> _What to produce_: Below, copy the rows word for word, starting at the line that contains "The photograph here" and ending with the final line of the rows. Include both of those lines.

> _Raw data_:
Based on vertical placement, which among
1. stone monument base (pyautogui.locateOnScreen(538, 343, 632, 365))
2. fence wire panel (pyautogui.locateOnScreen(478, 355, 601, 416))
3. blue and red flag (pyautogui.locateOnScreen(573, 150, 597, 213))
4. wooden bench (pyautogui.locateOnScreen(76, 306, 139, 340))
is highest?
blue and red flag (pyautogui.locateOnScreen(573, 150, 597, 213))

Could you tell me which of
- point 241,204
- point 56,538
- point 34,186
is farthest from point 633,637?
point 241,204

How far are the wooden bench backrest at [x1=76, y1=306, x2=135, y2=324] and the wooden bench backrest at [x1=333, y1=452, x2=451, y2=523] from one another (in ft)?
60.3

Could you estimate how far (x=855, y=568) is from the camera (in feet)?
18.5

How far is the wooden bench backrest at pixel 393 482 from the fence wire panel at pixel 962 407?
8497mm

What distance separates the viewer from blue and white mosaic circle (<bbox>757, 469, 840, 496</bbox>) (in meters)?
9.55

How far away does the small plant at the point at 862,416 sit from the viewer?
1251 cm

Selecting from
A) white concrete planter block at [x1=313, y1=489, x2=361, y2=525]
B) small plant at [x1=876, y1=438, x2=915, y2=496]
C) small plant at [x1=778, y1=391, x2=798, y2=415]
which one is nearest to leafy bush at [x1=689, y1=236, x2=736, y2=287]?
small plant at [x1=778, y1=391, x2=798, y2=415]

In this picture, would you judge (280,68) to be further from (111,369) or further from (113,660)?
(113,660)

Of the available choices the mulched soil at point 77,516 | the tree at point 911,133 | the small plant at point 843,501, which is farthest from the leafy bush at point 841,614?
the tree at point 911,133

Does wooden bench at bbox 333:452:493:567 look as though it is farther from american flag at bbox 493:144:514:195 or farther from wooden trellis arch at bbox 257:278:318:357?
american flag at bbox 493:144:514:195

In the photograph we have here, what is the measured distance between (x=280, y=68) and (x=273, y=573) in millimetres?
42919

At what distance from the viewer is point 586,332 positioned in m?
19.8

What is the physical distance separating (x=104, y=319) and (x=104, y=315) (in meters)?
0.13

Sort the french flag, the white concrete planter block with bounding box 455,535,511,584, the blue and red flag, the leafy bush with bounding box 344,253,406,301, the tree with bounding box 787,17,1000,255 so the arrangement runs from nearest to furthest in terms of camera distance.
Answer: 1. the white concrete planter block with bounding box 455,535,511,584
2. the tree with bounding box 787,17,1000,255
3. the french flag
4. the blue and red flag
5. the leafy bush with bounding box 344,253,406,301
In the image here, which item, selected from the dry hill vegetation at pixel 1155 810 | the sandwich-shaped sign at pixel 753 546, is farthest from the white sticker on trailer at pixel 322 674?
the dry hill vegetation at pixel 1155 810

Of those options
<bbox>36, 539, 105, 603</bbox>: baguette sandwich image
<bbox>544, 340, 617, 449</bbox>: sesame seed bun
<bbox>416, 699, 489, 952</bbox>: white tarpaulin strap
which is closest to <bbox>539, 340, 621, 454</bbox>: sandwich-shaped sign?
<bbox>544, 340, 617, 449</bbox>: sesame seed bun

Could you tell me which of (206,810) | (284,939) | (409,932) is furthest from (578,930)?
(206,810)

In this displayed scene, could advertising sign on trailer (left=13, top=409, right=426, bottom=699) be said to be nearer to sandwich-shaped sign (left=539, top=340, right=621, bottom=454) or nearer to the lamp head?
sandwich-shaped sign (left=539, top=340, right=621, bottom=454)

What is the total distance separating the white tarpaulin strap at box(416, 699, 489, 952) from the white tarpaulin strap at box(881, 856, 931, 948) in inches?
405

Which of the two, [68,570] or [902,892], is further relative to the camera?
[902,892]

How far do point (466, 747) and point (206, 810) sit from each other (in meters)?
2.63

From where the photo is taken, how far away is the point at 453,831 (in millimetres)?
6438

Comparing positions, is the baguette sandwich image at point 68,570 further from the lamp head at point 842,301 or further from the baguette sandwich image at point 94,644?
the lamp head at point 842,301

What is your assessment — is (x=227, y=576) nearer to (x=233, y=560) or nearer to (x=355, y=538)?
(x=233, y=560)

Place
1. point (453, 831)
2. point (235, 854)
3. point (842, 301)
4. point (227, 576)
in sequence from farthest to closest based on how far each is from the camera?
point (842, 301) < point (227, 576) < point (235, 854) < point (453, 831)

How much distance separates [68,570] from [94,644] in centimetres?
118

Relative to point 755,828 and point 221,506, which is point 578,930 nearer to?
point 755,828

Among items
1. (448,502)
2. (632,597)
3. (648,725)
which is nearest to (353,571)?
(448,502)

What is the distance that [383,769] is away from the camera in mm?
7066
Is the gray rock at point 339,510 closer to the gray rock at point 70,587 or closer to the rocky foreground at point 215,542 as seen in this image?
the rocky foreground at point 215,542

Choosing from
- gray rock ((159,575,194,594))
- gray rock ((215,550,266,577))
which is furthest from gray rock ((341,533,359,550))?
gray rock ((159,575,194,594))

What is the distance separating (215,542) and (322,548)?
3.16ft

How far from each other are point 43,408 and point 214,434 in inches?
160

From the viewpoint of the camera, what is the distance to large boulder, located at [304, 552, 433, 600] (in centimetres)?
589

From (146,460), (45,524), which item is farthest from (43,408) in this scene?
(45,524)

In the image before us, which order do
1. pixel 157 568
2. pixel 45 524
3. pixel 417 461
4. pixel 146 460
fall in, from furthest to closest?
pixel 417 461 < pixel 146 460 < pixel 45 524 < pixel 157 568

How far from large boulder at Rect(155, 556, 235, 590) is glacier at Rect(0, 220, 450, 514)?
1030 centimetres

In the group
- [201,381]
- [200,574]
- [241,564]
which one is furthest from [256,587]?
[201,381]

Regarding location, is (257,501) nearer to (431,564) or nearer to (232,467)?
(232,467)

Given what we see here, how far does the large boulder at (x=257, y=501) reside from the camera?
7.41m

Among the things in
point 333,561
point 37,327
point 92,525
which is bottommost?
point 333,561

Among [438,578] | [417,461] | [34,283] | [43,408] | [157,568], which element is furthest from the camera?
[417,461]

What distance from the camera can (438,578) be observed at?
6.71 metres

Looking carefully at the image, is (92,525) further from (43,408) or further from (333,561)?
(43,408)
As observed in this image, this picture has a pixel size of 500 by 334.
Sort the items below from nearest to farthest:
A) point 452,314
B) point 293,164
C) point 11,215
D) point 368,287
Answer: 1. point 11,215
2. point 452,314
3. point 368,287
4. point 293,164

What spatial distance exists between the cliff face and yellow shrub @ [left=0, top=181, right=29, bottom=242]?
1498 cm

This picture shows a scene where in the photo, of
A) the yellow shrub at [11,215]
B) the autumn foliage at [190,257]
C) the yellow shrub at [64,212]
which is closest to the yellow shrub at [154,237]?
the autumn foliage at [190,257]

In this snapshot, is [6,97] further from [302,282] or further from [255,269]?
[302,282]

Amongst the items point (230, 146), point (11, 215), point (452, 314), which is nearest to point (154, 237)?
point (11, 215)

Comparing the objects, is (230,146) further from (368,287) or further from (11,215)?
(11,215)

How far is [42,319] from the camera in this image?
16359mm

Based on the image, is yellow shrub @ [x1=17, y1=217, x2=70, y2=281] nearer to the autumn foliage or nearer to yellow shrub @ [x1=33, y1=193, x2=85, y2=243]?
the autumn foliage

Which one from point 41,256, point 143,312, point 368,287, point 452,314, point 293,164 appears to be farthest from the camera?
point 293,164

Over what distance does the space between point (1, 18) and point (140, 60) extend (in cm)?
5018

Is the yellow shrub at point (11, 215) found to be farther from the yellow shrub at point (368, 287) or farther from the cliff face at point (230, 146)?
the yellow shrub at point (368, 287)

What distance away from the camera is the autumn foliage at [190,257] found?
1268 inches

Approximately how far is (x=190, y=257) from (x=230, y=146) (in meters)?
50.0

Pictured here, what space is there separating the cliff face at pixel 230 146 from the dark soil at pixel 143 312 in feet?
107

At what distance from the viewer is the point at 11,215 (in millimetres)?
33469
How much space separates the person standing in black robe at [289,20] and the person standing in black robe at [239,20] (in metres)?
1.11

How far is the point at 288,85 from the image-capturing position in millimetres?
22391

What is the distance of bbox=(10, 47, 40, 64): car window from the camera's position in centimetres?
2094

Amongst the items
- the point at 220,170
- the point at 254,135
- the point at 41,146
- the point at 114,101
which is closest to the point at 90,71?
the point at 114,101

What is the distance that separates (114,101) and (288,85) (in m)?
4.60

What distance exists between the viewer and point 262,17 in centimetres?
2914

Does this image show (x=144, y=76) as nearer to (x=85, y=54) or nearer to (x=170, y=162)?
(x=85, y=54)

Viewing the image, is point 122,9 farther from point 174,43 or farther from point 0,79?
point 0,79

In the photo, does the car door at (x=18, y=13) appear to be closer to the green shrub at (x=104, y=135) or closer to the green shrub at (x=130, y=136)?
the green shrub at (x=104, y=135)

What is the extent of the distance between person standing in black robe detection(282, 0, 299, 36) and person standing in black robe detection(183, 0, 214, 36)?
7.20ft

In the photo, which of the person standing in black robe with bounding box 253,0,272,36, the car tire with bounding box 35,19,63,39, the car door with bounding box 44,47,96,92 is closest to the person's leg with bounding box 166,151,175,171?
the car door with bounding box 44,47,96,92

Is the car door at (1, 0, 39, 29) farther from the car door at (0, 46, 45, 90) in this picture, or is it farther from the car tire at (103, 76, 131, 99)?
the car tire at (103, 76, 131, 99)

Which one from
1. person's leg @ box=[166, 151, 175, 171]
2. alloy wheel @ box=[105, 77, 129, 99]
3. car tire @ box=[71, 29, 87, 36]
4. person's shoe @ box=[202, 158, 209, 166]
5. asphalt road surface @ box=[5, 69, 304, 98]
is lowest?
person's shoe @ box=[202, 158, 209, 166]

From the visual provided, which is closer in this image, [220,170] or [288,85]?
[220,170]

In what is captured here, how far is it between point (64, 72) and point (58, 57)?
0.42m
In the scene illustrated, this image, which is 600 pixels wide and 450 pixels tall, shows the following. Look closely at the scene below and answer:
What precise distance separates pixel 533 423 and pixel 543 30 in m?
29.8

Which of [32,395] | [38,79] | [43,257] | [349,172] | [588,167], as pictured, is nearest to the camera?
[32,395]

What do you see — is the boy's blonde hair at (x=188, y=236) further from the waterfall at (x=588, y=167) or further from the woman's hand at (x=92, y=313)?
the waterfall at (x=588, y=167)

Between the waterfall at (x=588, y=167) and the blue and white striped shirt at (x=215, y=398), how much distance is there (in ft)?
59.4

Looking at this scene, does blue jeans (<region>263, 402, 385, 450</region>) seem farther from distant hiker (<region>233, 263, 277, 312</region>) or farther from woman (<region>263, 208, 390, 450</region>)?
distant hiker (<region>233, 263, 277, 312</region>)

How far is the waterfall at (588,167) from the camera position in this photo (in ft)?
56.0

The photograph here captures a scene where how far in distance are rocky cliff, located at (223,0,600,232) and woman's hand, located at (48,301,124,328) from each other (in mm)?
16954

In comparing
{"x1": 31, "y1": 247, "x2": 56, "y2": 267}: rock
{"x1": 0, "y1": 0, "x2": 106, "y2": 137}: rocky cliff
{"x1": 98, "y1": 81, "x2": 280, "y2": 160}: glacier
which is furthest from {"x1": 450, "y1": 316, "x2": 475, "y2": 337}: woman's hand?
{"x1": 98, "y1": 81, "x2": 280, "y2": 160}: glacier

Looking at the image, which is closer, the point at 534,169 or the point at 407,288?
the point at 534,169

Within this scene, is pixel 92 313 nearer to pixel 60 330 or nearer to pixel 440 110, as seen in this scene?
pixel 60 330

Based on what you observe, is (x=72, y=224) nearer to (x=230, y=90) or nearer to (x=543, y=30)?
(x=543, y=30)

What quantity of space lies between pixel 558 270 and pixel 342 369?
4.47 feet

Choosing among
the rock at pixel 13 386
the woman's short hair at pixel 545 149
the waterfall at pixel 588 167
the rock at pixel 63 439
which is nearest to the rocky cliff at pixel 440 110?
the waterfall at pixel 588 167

> _Result_:
The photograph here captures a scene where how far in distance are rocky cliff, located at (223,0,600,232) and woman's hand, located at (48,301,124,328) from each other (in mm)?
16954

In comparing
{"x1": 31, "y1": 247, "x2": 56, "y2": 267}: rock
{"x1": 0, "y1": 0, "x2": 106, "y2": 137}: rocky cliff
{"x1": 98, "y1": 81, "x2": 280, "y2": 160}: glacier
which is furthest from {"x1": 450, "y1": 316, "x2": 475, "y2": 337}: woman's hand?
{"x1": 98, "y1": 81, "x2": 280, "y2": 160}: glacier

Looking at the image, which is closer, the point at 534,169 or the point at 407,288?
the point at 534,169

Within this scene, is pixel 92 313 nearer to pixel 60 330 or nearer to pixel 440 110, as seen in this scene?
pixel 60 330

Based on what you observe, is (x=72, y=224) nearer to (x=230, y=90) or nearer to (x=543, y=30)?
(x=543, y=30)

What quantity of space lies between pixel 558 270 and pixel 342 369?
4.47 feet

Choosing among
the rock at pixel 13 386
the woman's short hair at pixel 545 149
the waterfall at pixel 588 167
the rock at pixel 63 439
which is nearest to the rocky cliff at pixel 440 110?
the waterfall at pixel 588 167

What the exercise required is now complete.